About this task:
Your answer should consist of every line in the records that holds "category".

Working data:
_ _ _ _

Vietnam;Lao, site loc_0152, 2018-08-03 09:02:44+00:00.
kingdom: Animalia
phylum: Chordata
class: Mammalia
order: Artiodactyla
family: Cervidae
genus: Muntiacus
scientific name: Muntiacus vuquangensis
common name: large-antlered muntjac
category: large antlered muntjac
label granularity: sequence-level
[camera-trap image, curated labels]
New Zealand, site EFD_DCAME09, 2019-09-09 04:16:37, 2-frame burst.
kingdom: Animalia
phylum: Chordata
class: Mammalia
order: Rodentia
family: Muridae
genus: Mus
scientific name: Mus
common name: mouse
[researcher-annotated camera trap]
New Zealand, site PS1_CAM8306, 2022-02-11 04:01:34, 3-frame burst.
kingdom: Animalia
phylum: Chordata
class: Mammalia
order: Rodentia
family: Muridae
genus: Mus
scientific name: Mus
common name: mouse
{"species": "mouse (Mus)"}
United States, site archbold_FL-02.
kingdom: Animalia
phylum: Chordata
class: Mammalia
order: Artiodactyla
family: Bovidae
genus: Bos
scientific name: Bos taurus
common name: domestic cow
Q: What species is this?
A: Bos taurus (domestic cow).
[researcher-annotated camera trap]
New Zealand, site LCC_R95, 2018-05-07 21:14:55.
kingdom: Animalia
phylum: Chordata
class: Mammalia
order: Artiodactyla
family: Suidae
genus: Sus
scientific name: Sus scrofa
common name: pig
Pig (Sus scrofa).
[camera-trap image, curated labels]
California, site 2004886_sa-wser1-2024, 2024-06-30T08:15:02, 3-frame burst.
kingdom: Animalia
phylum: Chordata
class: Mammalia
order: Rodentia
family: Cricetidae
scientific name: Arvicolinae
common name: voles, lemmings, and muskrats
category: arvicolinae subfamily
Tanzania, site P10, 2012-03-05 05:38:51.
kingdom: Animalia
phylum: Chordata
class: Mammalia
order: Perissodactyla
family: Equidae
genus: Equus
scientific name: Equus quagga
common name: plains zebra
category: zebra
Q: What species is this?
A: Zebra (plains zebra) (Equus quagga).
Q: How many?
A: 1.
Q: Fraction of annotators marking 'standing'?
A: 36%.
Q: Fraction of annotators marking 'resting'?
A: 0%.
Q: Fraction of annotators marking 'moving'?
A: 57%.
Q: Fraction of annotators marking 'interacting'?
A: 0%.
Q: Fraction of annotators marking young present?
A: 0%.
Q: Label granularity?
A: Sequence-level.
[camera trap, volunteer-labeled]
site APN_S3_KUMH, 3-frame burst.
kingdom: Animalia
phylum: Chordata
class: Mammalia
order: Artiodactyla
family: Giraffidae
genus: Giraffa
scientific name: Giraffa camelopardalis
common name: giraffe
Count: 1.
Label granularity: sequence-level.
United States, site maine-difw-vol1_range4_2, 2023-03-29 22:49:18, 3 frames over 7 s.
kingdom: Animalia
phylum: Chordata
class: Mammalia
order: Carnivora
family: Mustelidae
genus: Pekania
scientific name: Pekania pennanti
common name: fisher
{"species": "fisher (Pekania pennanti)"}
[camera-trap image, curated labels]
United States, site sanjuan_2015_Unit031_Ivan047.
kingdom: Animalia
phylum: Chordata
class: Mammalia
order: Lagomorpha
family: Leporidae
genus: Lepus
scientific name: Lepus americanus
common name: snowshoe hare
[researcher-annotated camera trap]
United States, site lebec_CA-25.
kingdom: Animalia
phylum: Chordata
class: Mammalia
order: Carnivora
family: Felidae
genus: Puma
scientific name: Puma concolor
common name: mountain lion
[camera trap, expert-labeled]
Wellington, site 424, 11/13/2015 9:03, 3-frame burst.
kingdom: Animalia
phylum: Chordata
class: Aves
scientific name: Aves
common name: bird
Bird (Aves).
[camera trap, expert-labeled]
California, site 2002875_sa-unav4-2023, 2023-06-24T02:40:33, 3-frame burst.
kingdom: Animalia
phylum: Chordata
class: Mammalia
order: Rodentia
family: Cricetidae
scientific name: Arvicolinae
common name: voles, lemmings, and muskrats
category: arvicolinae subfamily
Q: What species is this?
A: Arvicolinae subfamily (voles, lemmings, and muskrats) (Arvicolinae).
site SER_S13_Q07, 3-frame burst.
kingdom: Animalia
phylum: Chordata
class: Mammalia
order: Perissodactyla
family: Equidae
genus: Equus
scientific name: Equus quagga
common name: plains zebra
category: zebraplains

_ _ _ _

Exercise output:
category: large antlered muntjac
category: arvicolinae subfamily
category: zebra
category: arvicolinae subfamily
category: zebraplains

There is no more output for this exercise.